= Maria of Gaeta =

Maria of Gaeta (born c. 1020) was an Italian regent, countess of Aquino by marriage and regent of the Duchy of Gaeta for her son in 1062–65.

She was daughter of Pandulf IV of Capua and Maria, was the wife (from before 1038) of Atenulf, count of Aquino, while her sister Sikelgaita was the wife of Atenulf's brother Lando. According to Amatus of Montecassino, Atenulf was consequently supported by Pandulf in taking the duchy of Gaeta from Asclettin, Count of Aversa, on the death of Ranulf Drengot in 1045.

Her eldest son was betrothed to a daughter of Richard I of Capua in 1058, but died before the marriage could take place. Richard extorted the morgengab anyway and Gaeta became a feudatory of Capua.

As senatrix and ducissa of Gaeta, Maria ruled as regent for her and Atenulf's son Atenulf II after her husband's death on 2 February 1062. On 1 June, a pact was confirmed between Maria and the counts of Traietto, Maranola, and Suio.
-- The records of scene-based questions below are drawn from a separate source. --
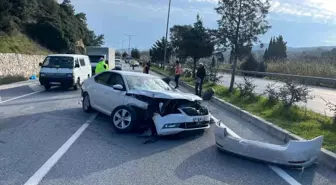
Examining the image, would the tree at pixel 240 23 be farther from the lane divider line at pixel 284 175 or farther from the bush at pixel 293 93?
the lane divider line at pixel 284 175

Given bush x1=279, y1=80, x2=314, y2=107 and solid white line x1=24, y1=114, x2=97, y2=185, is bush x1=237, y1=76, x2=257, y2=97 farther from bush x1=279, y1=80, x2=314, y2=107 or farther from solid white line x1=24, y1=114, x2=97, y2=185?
solid white line x1=24, y1=114, x2=97, y2=185

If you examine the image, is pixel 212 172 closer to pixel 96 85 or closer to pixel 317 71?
pixel 96 85

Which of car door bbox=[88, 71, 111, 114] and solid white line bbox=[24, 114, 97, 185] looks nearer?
solid white line bbox=[24, 114, 97, 185]

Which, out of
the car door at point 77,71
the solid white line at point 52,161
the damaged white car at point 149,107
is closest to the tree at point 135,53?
the car door at point 77,71

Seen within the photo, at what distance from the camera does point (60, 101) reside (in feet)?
40.5

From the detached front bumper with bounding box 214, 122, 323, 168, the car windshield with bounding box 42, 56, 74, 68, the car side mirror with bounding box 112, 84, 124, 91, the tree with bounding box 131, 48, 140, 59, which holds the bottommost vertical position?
the tree with bounding box 131, 48, 140, 59

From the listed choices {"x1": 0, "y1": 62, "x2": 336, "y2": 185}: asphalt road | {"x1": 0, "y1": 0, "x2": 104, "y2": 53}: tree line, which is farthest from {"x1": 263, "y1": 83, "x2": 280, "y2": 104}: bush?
{"x1": 0, "y1": 0, "x2": 104, "y2": 53}: tree line

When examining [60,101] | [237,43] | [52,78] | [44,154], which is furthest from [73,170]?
[237,43]

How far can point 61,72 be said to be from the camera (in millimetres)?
16281

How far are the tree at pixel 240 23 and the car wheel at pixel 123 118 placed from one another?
10.7 meters

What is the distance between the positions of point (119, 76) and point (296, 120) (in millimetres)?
5286

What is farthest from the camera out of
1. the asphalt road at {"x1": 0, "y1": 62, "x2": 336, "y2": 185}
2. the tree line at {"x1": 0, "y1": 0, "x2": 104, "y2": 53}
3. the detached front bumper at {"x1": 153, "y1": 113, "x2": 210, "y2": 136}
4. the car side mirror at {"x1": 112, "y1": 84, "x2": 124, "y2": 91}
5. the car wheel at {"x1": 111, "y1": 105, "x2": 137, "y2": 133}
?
the tree line at {"x1": 0, "y1": 0, "x2": 104, "y2": 53}

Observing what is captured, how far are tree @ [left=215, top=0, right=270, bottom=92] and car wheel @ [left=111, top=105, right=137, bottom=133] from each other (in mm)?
10653

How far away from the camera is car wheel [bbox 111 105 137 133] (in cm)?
740
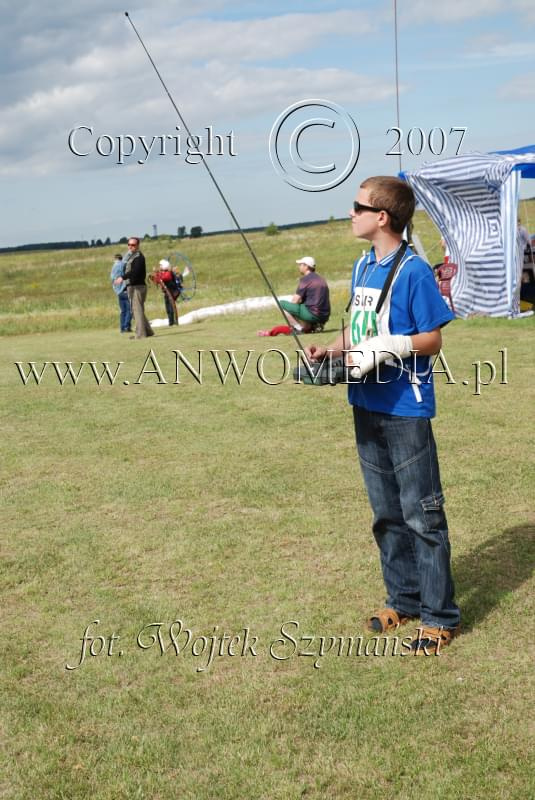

The allies were excluded from forming any pact with the Normans and sworn to protect the territory of the Gaetan duchy. The treaty was finalised at Traietto and was to last for a year. The league was successful in preventing Richard of Capua from extending his conquests during the year. However, Richard skillfully negotiated to prevent a renewal of the pact and on 28 June 1063, he was in possession of Gaeta.

Maria allied with the counts of Traietto and Aquino, her sons Lando and the aforementioned Atenulf, and with William of Montreuil, who repudiated his wife in order to marry her, in late 1064. In February 1065, the revolted were put down by Richard of Capua and Maria and William were expelled from Gaeta. Richard offered to compensate her by marrying her to his son Jordan.

==Sources==
- Chalandon, Ferdinand. Histoire de la domination normande en Italie et en Sicilie. Paris, 1907.